Moins d'un mois après l'annonce de la fermeture de l'usine Peugeot de Ryton sur laquelle Hugues, pour une fois coiffé de sa casquette de journaliste, a donné une très intéressante analyse, l'arrêt des activités de la Sogerma à Bordeaux-Mérignac donne l'occasion d'une comparaison d'une rare pertinence. En apparence, les situations sont identiques : Peugeot interrompt l'activité de son usine britannique, faute de pouvoir y produire de façon compétitive un nouveau véhicule après la fin de sa production actuelle. EADS dont la filiale de maintenance Sogerma a sextuplé ses pertes entre 2004 et 2005 engage une restructuration qui conduira à la fermeture de l'implantation de Bordeaux-Mérignac. En Grande-Bretagne, 2 300 emplois seront perdus ; en Aquitaine, un peu plus de 1 000.
Sauf que là où le fabricant automobile, "conscient de ses responsabilités sociales", se contentera de remplir ses obligations légales et n'offrira aucun reclassement, EADS, même si, sans doute, ses beaux jours sont derrière lui, peut encore, grâce à la croissance du marché aéronautique, proposer à tous les salariés de Mérignac un emploi que l'on imagine à peu près identique dans ses autres sites. Seule condition : il faudra quitter l'Aquitaine pour Toulouse ou Marignane.
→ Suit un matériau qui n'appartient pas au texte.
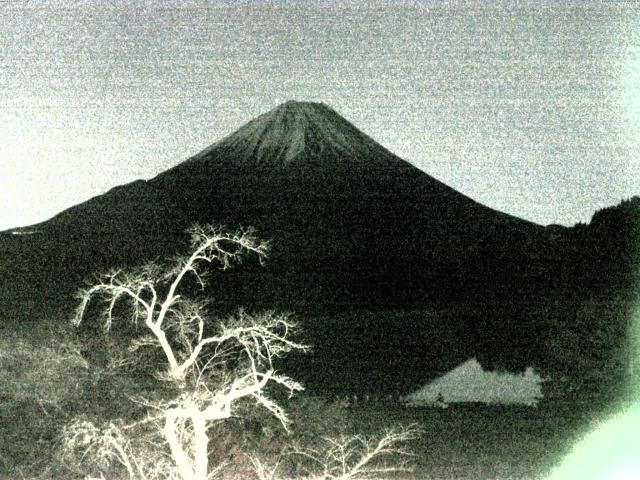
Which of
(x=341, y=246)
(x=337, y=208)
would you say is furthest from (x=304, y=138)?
(x=341, y=246)

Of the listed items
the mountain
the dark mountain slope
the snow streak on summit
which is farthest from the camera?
the snow streak on summit

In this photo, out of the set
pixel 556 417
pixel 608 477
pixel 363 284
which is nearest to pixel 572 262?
pixel 556 417

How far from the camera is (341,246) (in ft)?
211

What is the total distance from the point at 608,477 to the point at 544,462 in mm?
3792

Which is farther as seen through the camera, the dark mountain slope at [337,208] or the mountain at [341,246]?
the dark mountain slope at [337,208]

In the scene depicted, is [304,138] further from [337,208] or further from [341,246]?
[341,246]

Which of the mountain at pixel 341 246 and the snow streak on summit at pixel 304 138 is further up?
the snow streak on summit at pixel 304 138

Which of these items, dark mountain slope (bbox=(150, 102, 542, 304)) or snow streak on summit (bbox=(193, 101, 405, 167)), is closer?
dark mountain slope (bbox=(150, 102, 542, 304))

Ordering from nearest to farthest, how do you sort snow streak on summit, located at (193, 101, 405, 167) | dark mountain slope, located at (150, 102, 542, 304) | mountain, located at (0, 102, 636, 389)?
mountain, located at (0, 102, 636, 389)
dark mountain slope, located at (150, 102, 542, 304)
snow streak on summit, located at (193, 101, 405, 167)

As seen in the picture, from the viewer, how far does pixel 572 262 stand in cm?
2225

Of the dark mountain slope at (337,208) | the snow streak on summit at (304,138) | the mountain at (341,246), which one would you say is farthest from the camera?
the snow streak on summit at (304,138)

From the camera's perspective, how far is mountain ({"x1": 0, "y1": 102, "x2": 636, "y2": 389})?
1218 inches

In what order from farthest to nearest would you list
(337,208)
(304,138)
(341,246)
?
(304,138) < (337,208) < (341,246)

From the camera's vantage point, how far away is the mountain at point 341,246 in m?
30.9
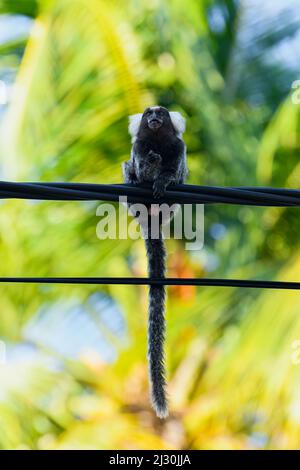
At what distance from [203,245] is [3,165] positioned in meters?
3.07

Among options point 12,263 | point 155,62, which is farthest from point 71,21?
point 12,263

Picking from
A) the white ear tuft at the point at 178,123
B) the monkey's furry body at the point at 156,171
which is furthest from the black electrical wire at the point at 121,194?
the white ear tuft at the point at 178,123

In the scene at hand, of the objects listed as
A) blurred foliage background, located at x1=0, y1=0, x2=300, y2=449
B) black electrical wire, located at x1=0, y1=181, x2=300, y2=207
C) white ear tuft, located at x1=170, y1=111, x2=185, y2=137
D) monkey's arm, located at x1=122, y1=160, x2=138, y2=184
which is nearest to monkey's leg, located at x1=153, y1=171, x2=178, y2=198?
black electrical wire, located at x1=0, y1=181, x2=300, y2=207

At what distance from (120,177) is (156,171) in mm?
6126

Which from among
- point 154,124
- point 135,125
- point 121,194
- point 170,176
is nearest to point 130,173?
point 154,124

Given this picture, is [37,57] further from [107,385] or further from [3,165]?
[107,385]

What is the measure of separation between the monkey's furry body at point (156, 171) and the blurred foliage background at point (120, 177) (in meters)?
4.94

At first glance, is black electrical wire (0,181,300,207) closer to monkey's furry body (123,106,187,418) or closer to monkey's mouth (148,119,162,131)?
monkey's furry body (123,106,187,418)

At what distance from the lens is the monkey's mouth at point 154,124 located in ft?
18.1

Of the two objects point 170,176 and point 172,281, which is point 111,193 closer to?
point 172,281

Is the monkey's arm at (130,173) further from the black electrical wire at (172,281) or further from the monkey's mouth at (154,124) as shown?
the black electrical wire at (172,281)

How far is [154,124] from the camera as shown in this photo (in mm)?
5520

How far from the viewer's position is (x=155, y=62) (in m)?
12.2
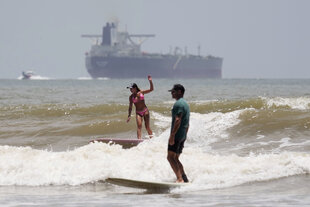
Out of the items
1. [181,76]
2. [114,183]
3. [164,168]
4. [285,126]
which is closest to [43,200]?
[114,183]

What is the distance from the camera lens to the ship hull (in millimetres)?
186875

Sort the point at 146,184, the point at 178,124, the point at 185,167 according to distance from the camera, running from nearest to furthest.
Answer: the point at 178,124, the point at 146,184, the point at 185,167

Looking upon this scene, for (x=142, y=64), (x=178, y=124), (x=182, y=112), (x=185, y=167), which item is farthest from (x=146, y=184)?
(x=142, y=64)

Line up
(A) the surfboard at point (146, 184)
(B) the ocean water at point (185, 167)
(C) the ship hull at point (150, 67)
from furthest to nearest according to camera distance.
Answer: (C) the ship hull at point (150, 67), (A) the surfboard at point (146, 184), (B) the ocean water at point (185, 167)

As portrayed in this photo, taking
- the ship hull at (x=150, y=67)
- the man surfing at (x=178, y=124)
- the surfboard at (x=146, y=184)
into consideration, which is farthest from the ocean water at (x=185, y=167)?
the ship hull at (x=150, y=67)

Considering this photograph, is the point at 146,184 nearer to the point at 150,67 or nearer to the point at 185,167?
the point at 185,167

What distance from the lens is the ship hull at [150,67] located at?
187 m

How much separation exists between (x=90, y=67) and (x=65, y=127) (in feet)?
568

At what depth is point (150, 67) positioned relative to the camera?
7416 inches

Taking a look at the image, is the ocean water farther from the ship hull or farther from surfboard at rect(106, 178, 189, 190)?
the ship hull

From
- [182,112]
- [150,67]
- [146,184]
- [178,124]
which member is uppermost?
[150,67]

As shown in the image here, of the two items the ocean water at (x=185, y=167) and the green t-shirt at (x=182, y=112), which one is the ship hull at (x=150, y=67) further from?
the green t-shirt at (x=182, y=112)

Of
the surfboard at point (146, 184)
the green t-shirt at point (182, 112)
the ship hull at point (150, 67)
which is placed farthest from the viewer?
the ship hull at point (150, 67)

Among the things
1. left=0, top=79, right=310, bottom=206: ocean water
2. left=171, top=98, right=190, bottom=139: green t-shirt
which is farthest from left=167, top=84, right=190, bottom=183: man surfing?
left=0, top=79, right=310, bottom=206: ocean water
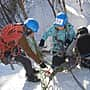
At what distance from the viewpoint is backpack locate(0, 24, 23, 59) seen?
464 centimetres

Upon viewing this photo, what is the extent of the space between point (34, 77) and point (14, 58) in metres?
0.42

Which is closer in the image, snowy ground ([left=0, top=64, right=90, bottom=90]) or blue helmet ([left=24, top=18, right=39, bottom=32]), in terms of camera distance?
snowy ground ([left=0, top=64, right=90, bottom=90])

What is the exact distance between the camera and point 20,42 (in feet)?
16.2

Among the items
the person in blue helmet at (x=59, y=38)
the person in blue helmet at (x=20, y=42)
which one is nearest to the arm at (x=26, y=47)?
the person in blue helmet at (x=20, y=42)

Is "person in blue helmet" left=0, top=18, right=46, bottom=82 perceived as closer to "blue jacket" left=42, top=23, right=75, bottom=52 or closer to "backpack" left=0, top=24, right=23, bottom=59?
"backpack" left=0, top=24, right=23, bottom=59

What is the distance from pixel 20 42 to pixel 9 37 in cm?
31

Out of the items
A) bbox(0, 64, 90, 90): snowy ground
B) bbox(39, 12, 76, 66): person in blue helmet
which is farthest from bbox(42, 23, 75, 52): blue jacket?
bbox(0, 64, 90, 90): snowy ground

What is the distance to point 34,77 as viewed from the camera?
483 centimetres

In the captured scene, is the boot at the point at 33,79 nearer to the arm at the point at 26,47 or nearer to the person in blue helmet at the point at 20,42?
the person in blue helmet at the point at 20,42

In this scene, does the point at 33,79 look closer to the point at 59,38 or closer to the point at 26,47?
the point at 26,47

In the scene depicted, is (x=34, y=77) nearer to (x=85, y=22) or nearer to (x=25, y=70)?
(x=25, y=70)

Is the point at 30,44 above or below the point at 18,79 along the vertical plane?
above

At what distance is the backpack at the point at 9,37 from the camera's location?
15.2 feet

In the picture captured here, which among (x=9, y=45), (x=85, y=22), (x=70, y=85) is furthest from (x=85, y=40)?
(x=85, y=22)
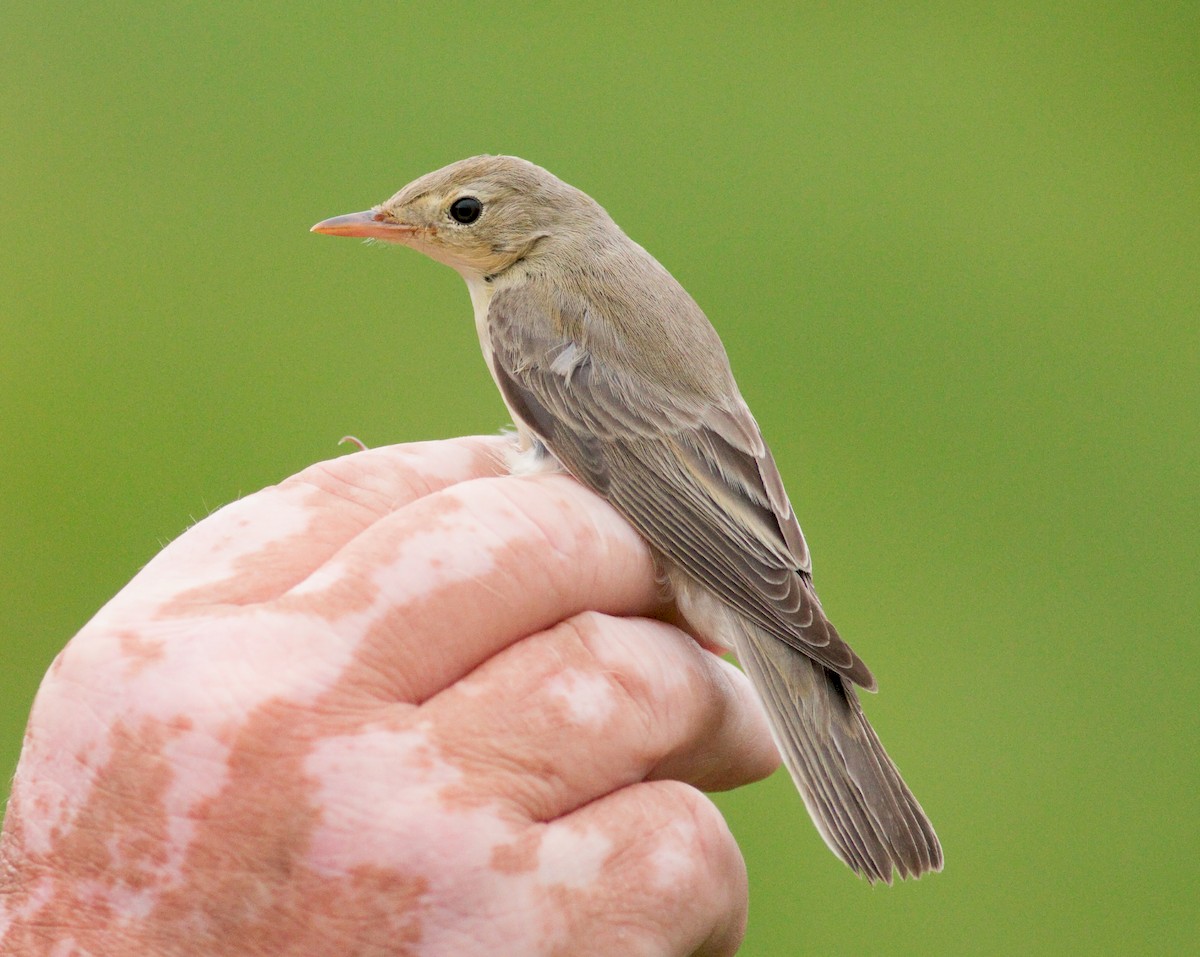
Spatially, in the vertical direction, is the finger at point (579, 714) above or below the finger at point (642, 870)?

Posée en ces termes, la secousse semble mineure. Elle suffit, pourtant, en première analyse, à déclencher une réplique du séisme habituel, mais en plus violent : les salariés occupent usine et pistes, le président socialiste de la région, que l'on avait connu plus inspiré lors des pitreries Lassalle, envisage de détourner la Garonne pour bloquer l'acheminenent vers Toulouse des éléments de l'A380, la presse télévisée, bien en peine de surenchère supplémentaire, parle de "salariés jetables", et jusqu'au Premier ministre qui, conscient d'avoir beaucoup à se faire pardonner, en particulier la fin des commandes publiques qui se trouve à l'origine des ennuis de la Sogerma, défère à la convocation des grévistes et se rend sur place, dans le but, sans doute, de démontrer une fois de plus à quel point l'État est efficace quand il s'agit de retenir le flux de la globalisation qui coule entre ses doigts.
On pourrait, évidemment, répondre par la caricature à ces gesticulations ; pourtant, un point méconnu permet d'avancer une hypothèse très éloignée de celle des habituelles rigidités syndicales et autre clientélisme d'État : le plan proposé par EADS prévoit une centaine de mesures d'âge, donc de départs en pré-retraite pour des salariés de 55 ans. 10 % de plus de 55 ans, 50 % de plus de 45 ans : une fois de plus, comme chez STMicroelectronics, le déséquilibre de la pyramide des âges, dont personne ne parle, en fonction du principe selon lequel un employé sera d'autant moins enclin à quelque mouvement que ce soit qu'il compte en mois le temps qui le sépare de la retraite, joue à l'évidence un rôle décisif. Si, comme tous les acteurs, les salariés de Sogerma cachent, inconsciemment, leurs intérêts privés sous le masque de la victime impuissante de l'ogre capitaliste et de la rapacité actionnariale, sous le discours du salarié intègre payant les erreurs de sa direction, coupable, à la différence de la puissance publique, de se mouvoir dans un monde où tout n'est pas écrit d'avance, on peut parier qu'ils sauront, en fonction d'une situation personnelle largement conditionnée par leur âge, à tort ou à raison, opter, individuellement, pour la solution qui leur paraîtra la plus favorable : certains, sans méconnaître les risques, on déjà choisi de jouer la montre.

La représentation promet d'être longue, et la pièce serait intéressante si l'on n'en connaissait pas déjà tous les futurs rebondissements : un peu en avance, le feuilleton de l'été social vient de commencer.